Travel experts are expecting 2020 and even 2021 to be terrible for the industry due to the coronavirus outbreak. They expect many people will put off travel that they had planned as they wait for the pandemic to pass, however experts believe that the coronavirus will be will us past the cold and flu season and persist into at least 2021.
Even as infections of the novel coronavirus seemed to be slowing at one point last week, the effects of the epidemic on the global tourism industry were accelerating rapidly.
The impact of the pneumonia-like disease caused by the COVID-19 virus is already being felt across Asia, where leisure and business travel contributed $884 billion to gross domestic product in 2017, the most recent year for data compiled by the World Travel and Tourism Council. (Estimates for 2018 are about $1 trillion.) For China alone, inbound tourism brought in $127.3 billion in 2019, its tourism bureau says.
But as the diagnoses tick upward again, travel agents, operators and hoteliers are bracing for months, if not a full year, of economic disruption from the outbreak, with long-term effects that may ripple well into 2021.
“The numbers of trip cancellations — not just to China but to the entire continent of Asia — is growing every day,” says Jack Ezon, founder and managing partner of luxury travel agency Embark Beyond. “People are put off.

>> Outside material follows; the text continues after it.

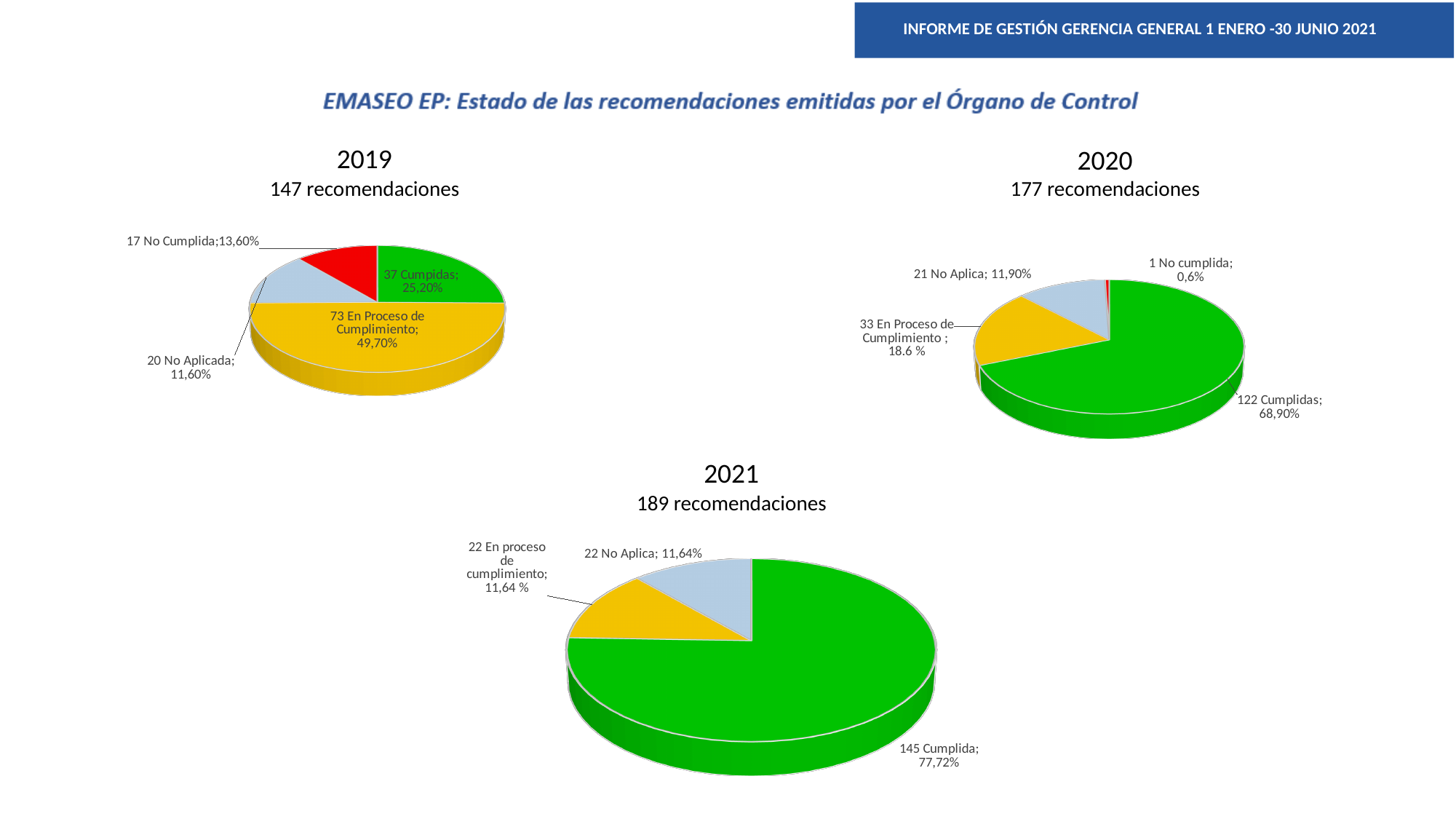
In the 2021 pie chart, what percentage share is shown for 'Cumplida'? 77,72% In the 2020 pie chart, what percentage share is shown for 'No Aplica'? 11,90% In the 2019 pie chart, what percentage share is shown for 'Cumpidas'? 25,20% In the 2020 pie chart, which category has the smallest slice? No cumplida In the 2019 pie chart, how many recommendations are labelled 'En Proceso de Cumplimiento'? 73 In the 2019 pie chart, how many slices are there? 4 How many total recommendations does the 2020 chart subtitle report? 177 recomendaciones In the 2021 pie chart, how many slices are there? 3 In the 2019 pie chart, which category has the largest slice? En Proceso de Cumplimiento In the 2020 pie chart, how many recommendations are labelled 'Cumplidas'? 122 What kind of chart is used for the 2021 data? Pie chart In the 2020 pie chart, what is the difference between the number of 'Cumplidas' and 'En Proceso de Cumplimiento' recommendations? 89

Sadly, a lot of them are just saying, ‘I don’t know if I want to go anywhere right now.’ Or, in many cases, ‘I’ll just go next year.’”
So far, almost 75 percent of his travelers have canceled their February and March departures to Southeast Asia, which the U.S. Centers for Disease Control and Prevention still considers to have a lower, level one risk for the coronavirus. “They’re worried about being anywhere close to the outbreak,” he says, “or of getting stuck with canceled flights if other hubs become infected.” A full 100 percent of the honeymoons his agency had booked to the region have been canceled and rebooked for alternate destinations, including the Maldives, southern Africa, and Australia.